Honestly, even though I am sensitive and have a hard time with people that are totally far from the Lord. I know that it is super hard to see all these people that are heading down the wrong road. 

But I have TOTAL confidence that the Lord has full control of every persons life. And I know that He can change ANYTHING. 

Wednesday, November 19, 2014

Rejoice always!

When I was younger, I always thought that I had it hard. So I always was looking forward to becoming a teenager. Once I became a teenager, it really only has gotten more challenging. Yes, I love being able to make more decisions and stuff. But quite honestly, it is difficult. When I was younger, I thought that I would never struggle with being adopted, having friend drama, not getting along with certain people, struggling in school, and the list goes on.

A couple months ago, I started realizing that I was missing something... I started struggling with my identity. I didn't know who I really was. I thought that maybe part of it was because I didn't know much about my adoption stuff. I knew that my parents were trying to protect me from some information, because they knew that how emotional I am, that I wouldn't be able to handle some of the info. Up until a couple months ago, it didn't really hit me. Until finally I started struggling on who I really am. 

Finally the day came where I became so frustrated, that my parents were becoming confused and not knowing what to do. Finally I talked with my parents about everything and truth came all out. When I found out the truth about a lot of things... To be honest, it burdened me at first. But then I looked back from something that happened a few months ago, and I knew that the Lord totally prepared me for the situation I was now in. Honestly, right then all I could really do was just thank God for how He planned this all out. Knowing that everything is out in the open now is totally a blessing. 

These past couple months have been the hardest, most amazing, most wonderful months I have ever had. Yeah, it has been hard going through a lot. (Finding out about all my adoption stuff, struggling in school, getting terribly bullied, loosing some relationships, getting into a car accident, etc) But honestly, I wouldn't trade it for the world. Through all this I have been able to lean on the Lord and be able to find my satisfaction in Him. It has been amazing to be able to just lay at His feet each day and cling to Him. I just have to say, even through trials.. rejoice always. 

James 1:2-8
Consider it all joy, my brethren, when you encounter various [c]trials,knowing that the testing of your faith produces [d]endurance. And let[e]endurance have its perfect [f]result, so that you may be [g]perfect and complete, lacking in nothing.
But if any of you lacks wisdom, let him ask of God, who gives to all generously and [h]without reproach, and it will be given to him. But he must ask in faith without any doubting, for the one who doubts is like the surf of the sea, driven and tossed by the wind. For that man ought not to expect that he will receive anything from the Lord, being a [i]double-minded man, unstable in all his ways.
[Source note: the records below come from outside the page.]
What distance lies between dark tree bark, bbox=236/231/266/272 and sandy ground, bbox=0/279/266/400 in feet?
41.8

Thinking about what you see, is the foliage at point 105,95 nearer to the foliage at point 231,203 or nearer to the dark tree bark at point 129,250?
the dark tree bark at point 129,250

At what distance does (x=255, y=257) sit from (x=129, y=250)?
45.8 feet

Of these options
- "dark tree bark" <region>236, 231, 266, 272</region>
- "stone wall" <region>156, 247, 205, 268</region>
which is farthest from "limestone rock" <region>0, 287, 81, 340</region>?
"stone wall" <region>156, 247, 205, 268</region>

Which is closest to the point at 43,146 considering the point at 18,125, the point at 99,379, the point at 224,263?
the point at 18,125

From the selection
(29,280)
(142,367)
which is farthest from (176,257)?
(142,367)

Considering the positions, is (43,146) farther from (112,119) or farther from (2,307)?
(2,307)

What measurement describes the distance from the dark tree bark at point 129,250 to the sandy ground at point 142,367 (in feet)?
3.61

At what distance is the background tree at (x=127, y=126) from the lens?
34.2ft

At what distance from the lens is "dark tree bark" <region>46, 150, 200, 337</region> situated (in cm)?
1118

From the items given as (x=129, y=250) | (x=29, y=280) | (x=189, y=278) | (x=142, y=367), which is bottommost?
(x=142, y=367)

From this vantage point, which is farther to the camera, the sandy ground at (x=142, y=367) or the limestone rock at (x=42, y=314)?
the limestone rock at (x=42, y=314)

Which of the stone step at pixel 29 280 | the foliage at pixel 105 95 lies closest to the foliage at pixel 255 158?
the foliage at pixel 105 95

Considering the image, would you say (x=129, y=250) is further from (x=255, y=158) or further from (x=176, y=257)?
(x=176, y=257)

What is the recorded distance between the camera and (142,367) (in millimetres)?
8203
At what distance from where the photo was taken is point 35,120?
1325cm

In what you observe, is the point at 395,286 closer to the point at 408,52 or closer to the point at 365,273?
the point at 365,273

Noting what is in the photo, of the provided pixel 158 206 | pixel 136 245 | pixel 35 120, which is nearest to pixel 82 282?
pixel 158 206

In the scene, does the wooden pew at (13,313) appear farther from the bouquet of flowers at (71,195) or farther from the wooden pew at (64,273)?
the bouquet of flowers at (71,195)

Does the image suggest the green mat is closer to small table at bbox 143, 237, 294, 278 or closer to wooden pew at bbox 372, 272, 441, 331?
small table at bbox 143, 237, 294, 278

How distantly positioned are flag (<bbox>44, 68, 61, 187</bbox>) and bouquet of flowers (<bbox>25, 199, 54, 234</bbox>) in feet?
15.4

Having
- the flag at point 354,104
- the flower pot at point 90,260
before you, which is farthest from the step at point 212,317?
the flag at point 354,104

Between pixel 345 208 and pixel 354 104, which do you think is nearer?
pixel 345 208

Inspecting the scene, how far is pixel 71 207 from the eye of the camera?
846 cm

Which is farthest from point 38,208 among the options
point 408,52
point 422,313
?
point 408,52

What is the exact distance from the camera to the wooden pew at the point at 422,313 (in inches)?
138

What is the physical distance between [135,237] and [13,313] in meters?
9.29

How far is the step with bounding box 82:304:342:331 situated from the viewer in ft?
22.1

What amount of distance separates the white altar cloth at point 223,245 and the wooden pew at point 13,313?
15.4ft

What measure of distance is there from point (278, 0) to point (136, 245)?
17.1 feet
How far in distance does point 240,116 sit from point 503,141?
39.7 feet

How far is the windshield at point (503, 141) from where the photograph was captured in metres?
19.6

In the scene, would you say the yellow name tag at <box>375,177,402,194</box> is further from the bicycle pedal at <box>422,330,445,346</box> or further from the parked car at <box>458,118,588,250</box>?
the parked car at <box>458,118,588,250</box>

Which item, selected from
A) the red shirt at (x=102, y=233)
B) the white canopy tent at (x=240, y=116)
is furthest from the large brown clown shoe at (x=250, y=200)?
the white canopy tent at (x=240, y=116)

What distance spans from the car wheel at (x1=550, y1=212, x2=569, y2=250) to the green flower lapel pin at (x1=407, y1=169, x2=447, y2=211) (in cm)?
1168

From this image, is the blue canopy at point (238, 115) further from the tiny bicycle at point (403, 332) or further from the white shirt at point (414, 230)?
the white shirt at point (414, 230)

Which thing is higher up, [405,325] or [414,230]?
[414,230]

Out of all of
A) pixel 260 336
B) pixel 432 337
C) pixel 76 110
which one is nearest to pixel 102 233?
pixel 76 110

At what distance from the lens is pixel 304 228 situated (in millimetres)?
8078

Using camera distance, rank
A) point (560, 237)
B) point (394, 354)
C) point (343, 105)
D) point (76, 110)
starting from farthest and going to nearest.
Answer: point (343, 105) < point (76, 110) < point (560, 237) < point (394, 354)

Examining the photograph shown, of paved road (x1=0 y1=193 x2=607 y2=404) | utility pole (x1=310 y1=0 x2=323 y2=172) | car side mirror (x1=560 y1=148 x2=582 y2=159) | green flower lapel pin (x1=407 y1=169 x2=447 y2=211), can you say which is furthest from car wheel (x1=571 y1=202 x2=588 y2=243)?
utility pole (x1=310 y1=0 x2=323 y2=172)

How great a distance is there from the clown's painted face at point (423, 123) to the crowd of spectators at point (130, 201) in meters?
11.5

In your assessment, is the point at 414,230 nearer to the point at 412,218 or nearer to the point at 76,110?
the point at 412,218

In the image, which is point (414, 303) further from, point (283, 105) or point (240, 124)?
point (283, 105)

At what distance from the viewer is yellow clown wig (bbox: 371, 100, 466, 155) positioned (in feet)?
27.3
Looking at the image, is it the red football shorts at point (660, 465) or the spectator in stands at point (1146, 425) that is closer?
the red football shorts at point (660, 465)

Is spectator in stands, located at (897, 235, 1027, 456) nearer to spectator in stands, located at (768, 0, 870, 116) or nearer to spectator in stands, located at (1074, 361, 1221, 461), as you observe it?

Saturday, November 8, 2014

Love this song!

This is such an encouraging song! And if you haven't watched the movie, I would highly encourage you to. It really made me think about how I need to put the Lord first.

What Should we Find Satisfaction in?

Day after day, I keep making the same mistake over and over. Finally I feel that it is too late to ever change back to not ever doing that same thing over and over again. So I keep slipping into the trap. Within a few months, I find that it only is leading in a bad place: Ruined relationships, being depressed, becoming angry easily, feeling that you are never satisfied. This is what keeps happening when you give into the trap. Finally you get to far into the trap, that it is so hard to get out. It feels that it is impossible to ever get out now.

Sometimes it takes something very hard to come down to, to make you really want to change.

Recently, I have been wanting to change. Questions I have been pondering on is: "How can I change?","Isn't it just easier to get answers from friends instead of God?", "Can't I just depend on my friends instead of God?", "Isn't God to busy for me?"

These are questions I have been pondering. I want to change. I would love to be able to depend on God for everything and run to Him first about everything and ask Him to help me. However, quite honestly, I really am struggling with this. Because I know that it is a lot more easier to find dependence in others instead of God. And I can get answers a whole lot quicker. But am I really satisfied with these answers? Are people going to fail me sometimes?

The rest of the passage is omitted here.